Looking down, Lana’thel saw red pockets in the snow, softly steaming. Blood.
“Oh.” She said softly. It was hers, the stolen blood. The Lich King’s back still faced her, but Frostmourne thrust out through his tattered cloak, scoring her left side deeply. Looking at the wound, she could feel the pain blooming, deep within her despair. Almost gently, she stepped to the right, and the sword made a grinding sound as it scraped along her hip bone. Lana’thel panted slightly, pulling up her belt and fastening it tightly around the wound. She felt dizzy, she was in pain. But worst of all, the effect on the blood power was a slow, steady seepage. As a vessel, a body of flesh – even dead flesh – was vastly inferior to the glass Orb.
Her tears were cold and bitter.
They pleased the King, and he took pleasure in tormenting her further, the visions swirling like a howling blizzard in her mind, blinding and insistent.
But in the end, he laughed, crooning with rage and amusement.
“You will face these mortal lapdogs for me.”
“But-” Lana’thel stammered.
“There are any range of delightful torments I could devise for you, my Queen. But nothing, I think, will please me better than having you serve me one last time as Commander of the San’layn.”
She stared, wordless.
“Fight these soldiers, Lana’thel. Fight them, and die, pierced by arrows, seared by fire.”
She looked down at the bloody snow between her feet and began to laugh. She threw back her head and howled, mad with rage and hilarity. Her hair tumbled down her back and her throat worked as she laughed, and all the King could do was stare. Finally, she throttled herself to a choking giggle and faced his cold glare. She swept him a courtly bow, gritting her teeth against the pain.
“Of course, I will gladly die.” And finally she smiled at him, her first genuine smile since her lands had been burnt and loved ones killed. She was beautiful. “And then, my King – they come for you.”
She left him, sitting on the throne, Frostmourne propped between his legs, dark with her stolen blood, and he watched her go. She returned, still smiling, to the Crimson Halls to await her death.
Shortly after midnight, they came for her. She was waiting for them in her master hall, garbed gorgeously in scarlet, face elegant and hair coiffed. The acolytes had bound up her wounds as silently as they served her in all else.
“Lana’thel!” shouted one of the warriors, her voice muffled by the heavy helm she wore, “We have come to end your reign of terror.” The mage beside her nodded, fire dancing between his palms.

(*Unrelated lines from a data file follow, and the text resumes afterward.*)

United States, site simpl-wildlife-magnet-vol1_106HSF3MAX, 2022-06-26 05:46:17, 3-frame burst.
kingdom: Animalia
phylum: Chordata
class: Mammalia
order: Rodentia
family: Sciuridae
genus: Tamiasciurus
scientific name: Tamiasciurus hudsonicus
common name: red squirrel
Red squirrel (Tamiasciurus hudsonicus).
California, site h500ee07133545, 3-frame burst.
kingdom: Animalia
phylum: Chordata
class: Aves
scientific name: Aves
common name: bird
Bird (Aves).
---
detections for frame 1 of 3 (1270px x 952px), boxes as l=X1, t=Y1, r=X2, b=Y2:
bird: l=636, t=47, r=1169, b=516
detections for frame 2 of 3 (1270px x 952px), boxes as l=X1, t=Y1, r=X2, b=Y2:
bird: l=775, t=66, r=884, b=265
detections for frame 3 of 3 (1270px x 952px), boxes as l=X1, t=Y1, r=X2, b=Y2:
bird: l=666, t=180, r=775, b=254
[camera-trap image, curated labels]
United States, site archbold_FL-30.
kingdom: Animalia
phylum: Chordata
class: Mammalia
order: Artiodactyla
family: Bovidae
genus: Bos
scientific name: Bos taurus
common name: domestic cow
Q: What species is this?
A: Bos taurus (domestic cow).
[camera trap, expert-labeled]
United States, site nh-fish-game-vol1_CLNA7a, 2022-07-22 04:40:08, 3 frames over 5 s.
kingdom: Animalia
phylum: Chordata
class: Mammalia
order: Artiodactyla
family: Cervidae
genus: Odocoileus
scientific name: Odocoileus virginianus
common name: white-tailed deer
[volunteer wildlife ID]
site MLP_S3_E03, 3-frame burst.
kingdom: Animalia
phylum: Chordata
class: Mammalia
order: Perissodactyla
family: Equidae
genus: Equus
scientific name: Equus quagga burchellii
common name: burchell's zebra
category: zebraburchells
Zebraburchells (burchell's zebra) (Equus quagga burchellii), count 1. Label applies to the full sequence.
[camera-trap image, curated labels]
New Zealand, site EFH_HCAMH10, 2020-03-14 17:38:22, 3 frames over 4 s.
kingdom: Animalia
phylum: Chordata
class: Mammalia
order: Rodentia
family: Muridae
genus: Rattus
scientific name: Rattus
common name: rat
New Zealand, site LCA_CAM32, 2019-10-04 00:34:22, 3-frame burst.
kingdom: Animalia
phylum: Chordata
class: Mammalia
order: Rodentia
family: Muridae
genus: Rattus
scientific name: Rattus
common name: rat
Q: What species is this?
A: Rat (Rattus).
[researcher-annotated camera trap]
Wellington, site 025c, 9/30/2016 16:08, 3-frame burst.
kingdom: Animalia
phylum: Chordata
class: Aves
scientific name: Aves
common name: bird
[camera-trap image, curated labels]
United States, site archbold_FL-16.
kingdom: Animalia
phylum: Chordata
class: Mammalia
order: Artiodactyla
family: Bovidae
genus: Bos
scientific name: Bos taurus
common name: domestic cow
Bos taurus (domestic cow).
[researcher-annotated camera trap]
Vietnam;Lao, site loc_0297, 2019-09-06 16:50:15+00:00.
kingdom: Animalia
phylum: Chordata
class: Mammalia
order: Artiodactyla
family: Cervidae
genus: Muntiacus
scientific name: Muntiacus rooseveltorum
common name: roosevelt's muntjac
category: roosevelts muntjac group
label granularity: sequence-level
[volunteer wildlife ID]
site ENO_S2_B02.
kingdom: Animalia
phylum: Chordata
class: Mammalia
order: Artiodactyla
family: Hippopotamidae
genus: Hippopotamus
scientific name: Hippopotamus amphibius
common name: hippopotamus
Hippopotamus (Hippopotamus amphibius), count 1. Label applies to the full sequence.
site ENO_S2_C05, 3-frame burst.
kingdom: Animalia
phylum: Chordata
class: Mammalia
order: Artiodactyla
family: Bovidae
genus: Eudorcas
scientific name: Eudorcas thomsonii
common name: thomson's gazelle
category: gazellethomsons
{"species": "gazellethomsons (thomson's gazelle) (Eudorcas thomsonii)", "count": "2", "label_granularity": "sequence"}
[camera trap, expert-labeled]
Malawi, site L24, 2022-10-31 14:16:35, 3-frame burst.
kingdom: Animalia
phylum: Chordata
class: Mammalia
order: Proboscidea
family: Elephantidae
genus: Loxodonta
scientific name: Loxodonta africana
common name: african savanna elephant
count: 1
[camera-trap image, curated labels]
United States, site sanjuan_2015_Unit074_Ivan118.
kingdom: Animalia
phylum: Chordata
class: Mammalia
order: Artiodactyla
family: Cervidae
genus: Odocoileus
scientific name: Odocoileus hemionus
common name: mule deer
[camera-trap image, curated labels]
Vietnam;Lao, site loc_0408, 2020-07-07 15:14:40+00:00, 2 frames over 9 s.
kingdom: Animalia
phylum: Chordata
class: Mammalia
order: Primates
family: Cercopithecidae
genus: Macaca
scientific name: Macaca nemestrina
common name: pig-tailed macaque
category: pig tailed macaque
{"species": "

She watched the heroes, the blood that remained pulsing within her gently. She could see the ties of light and life in them; here, the warrior who had spoken stepping forward to protect a druid, who gazed at her with love and respect. Here, a knot of three casters, bound close in longstanding friendship. Here, an older rogue protecting her young son. These were the powers of life. Not their blood. But their love.
Stepping forward to engage them, Blood Queen Lana’thel spoke in a pleasing voice, low and sensual.
“You have made an… unwise… decision.”
Only she knew that she was talking about Arthas.
And soon after that, she knew nothing at all.